++++ Quoted passage

29 May 2020 | 20:35 UTC — Houston

New US ethylene export terminal contracted to 95% of capacity: Navigator

Highlights

Navigator, Enterprise began expansion talks before pandemic hit

Navigator seeing exports ramp up as global shutdowns ease

Houston — Enterprise Products Partners' new ethylene export terminal in Texas has signed contracts for 95% of its eventual 1 million mt/year capacity, the company's 50% partner in the venture said Friday.

"Our Morgan's Point joint venture is now 95% sold out with another take-or-pay offtake agreement we signed in April," London-based Navigator Gas CEO Henry Deans said during the company's first-quarter 2020 earnings call. "The terminal is now fully functional and the throughput agreements are ramping up."

Chief Financial Officer Niall Nolan also said that in January the partners were discussing an expansion of the terminal's capacity, but the spread of the global coronavirus pandemic and related shutdowns squashed those discussions for the time being.

++++++++
++++ Excerpted data

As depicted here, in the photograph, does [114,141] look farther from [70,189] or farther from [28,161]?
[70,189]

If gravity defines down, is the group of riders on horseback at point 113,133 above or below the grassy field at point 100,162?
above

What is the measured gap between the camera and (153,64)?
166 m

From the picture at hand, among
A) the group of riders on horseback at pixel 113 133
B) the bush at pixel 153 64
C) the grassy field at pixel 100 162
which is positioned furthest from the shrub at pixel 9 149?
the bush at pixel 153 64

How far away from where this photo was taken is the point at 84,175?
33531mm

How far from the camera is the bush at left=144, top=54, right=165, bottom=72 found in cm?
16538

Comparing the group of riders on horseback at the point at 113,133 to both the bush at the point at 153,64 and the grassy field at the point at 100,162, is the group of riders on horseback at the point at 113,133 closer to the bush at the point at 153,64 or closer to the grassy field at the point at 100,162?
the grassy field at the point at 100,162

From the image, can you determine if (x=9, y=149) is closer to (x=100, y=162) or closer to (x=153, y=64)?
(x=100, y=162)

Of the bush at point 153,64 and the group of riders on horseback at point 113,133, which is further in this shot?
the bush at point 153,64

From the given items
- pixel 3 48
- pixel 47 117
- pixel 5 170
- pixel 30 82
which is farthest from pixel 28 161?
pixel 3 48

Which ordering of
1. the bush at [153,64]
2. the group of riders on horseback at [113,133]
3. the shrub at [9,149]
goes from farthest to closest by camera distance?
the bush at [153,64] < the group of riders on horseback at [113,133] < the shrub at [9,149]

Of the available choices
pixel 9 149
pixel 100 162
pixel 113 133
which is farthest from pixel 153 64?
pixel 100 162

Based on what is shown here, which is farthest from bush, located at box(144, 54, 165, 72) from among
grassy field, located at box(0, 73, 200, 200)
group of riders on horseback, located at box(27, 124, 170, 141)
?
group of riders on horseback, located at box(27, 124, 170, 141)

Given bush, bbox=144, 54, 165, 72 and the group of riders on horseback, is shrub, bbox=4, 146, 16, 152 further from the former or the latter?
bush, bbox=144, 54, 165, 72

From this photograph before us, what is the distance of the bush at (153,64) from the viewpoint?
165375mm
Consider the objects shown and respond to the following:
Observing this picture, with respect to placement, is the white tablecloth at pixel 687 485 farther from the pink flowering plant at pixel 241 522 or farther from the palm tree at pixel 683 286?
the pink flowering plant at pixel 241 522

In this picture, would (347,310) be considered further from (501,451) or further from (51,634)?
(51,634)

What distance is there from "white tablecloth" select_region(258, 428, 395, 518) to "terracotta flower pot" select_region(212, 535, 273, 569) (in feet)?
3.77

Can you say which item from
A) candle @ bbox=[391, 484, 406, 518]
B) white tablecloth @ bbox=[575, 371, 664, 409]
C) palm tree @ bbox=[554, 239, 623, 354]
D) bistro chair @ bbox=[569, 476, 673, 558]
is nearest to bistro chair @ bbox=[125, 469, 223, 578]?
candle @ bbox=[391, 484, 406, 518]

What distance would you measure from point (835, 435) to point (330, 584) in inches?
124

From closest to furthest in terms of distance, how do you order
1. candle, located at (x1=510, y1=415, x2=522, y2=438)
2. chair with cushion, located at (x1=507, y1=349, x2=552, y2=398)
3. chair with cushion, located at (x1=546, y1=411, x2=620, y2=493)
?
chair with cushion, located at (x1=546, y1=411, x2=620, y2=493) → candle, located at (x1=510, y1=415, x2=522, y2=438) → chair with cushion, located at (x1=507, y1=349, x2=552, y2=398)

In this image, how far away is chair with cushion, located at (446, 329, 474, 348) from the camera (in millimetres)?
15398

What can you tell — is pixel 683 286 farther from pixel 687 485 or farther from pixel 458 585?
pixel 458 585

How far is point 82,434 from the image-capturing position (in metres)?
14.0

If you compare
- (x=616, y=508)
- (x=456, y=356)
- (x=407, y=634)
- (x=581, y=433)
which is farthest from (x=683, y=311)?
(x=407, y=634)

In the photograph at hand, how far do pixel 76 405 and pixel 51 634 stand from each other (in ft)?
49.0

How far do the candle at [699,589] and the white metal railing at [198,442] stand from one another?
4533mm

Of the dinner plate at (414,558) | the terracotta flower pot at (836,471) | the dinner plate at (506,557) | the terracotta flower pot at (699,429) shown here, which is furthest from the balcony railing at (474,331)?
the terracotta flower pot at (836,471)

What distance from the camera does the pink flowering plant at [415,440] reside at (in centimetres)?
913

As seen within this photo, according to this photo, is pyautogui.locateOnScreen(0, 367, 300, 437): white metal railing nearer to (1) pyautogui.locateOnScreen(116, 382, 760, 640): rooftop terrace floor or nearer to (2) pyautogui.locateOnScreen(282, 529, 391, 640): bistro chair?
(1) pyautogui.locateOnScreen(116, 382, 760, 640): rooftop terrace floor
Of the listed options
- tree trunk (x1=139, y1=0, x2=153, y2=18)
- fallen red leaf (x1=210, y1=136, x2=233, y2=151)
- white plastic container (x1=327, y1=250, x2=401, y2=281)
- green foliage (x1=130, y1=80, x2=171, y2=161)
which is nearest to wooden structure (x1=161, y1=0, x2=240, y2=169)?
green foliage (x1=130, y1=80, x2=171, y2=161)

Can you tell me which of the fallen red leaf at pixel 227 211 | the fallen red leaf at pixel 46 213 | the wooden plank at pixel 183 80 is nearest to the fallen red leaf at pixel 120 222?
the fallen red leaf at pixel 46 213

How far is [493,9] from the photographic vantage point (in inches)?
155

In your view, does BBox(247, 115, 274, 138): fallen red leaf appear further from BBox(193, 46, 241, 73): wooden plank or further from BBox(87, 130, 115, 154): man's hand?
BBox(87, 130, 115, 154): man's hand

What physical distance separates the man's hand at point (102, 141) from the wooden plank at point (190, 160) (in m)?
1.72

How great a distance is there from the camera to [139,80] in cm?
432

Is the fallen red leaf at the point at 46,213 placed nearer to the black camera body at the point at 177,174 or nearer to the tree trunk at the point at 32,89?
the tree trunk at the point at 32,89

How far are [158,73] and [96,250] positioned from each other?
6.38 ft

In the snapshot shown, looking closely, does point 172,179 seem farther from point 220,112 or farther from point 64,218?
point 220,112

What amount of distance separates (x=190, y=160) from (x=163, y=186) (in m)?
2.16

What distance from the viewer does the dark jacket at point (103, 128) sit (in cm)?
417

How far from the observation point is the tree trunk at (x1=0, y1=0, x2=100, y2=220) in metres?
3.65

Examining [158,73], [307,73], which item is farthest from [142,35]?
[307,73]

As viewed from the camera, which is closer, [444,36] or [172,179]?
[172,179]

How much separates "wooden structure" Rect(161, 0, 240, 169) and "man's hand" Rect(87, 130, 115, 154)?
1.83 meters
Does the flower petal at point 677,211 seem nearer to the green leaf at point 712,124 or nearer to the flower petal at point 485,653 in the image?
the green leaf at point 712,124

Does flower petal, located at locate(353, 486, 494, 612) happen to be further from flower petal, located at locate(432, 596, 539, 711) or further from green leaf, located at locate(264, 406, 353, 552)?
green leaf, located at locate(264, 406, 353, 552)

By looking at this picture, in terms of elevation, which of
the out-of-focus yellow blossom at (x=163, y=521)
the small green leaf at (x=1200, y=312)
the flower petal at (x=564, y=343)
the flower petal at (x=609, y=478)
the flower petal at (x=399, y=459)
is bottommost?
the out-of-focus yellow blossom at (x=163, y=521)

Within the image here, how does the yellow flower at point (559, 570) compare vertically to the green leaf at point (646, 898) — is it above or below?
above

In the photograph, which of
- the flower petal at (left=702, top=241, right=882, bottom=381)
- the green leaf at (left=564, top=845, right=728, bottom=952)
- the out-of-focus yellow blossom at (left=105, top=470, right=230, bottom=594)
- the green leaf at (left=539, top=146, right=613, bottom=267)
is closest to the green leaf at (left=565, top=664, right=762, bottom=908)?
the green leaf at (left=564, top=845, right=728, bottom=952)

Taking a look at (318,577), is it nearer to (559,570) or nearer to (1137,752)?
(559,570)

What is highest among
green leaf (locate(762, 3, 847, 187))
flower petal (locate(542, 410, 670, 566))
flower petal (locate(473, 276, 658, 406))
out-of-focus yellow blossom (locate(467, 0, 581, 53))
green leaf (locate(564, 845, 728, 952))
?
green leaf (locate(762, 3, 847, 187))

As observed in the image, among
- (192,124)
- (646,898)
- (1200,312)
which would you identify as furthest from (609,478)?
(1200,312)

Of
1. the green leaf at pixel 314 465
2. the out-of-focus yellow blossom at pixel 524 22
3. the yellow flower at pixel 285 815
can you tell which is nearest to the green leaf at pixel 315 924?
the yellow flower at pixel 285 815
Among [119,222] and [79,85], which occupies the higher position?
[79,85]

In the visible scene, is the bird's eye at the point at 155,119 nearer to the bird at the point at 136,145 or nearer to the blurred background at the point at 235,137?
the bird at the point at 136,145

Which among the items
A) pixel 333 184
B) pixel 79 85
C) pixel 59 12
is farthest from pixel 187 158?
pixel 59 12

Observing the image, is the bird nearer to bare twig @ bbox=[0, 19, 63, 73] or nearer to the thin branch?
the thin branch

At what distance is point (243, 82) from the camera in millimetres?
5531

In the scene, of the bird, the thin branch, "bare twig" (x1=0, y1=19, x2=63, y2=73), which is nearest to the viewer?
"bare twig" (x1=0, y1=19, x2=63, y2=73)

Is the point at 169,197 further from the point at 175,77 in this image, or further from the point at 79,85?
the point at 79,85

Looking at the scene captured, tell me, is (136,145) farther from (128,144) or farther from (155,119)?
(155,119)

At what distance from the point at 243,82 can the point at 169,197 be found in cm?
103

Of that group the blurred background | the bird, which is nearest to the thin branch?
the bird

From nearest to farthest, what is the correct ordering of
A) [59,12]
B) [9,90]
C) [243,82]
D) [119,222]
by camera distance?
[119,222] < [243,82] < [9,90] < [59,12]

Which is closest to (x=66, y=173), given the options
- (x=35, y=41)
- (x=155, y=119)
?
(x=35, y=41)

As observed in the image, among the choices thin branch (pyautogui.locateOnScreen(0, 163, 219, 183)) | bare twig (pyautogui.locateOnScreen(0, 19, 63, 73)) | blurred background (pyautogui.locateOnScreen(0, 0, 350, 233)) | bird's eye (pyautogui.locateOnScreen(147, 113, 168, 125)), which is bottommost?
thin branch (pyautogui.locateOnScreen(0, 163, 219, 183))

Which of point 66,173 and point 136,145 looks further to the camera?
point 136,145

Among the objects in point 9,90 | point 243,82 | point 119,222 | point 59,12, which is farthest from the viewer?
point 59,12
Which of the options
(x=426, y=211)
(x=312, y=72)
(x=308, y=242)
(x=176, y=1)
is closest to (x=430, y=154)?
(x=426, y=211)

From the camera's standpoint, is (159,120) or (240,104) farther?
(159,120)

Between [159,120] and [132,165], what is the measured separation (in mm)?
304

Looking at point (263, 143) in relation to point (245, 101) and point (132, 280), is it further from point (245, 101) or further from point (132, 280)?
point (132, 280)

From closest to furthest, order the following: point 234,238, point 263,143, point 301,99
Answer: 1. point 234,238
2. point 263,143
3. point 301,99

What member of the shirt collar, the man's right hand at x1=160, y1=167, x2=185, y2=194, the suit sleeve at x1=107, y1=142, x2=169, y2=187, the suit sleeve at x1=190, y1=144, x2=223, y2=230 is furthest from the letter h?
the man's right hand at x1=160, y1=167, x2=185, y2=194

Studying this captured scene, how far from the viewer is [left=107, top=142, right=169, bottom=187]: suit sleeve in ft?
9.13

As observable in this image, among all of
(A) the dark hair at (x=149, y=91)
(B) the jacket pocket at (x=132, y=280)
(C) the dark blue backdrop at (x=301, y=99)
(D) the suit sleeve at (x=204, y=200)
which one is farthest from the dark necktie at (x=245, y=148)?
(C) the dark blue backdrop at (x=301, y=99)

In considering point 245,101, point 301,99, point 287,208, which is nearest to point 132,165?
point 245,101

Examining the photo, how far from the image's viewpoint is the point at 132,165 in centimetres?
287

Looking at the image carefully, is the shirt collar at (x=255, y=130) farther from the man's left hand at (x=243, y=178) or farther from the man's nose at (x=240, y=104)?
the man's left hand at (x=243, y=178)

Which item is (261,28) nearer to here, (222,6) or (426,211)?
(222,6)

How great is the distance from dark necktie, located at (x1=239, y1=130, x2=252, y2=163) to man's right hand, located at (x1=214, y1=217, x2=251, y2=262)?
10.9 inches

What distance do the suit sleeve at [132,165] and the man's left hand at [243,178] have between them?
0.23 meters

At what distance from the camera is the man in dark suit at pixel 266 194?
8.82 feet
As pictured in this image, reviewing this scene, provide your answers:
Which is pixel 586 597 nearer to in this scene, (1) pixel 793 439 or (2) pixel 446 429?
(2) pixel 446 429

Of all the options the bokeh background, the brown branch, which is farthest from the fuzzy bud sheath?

++++++++

• _Work order_: Extract the article about the ethylene export terminal word for word, from "Chief Financial Officer" up to and including "the time being.". The dataset items are separate material and have no connection to the article.

• _Task output_:
Chief Financial Officer Niall Nolan also said that in January the partners were discussing an expansion of the terminal's capacity, but the spread of the global coronavirus pandemic and related shutdowns squashed those discussions for the time being.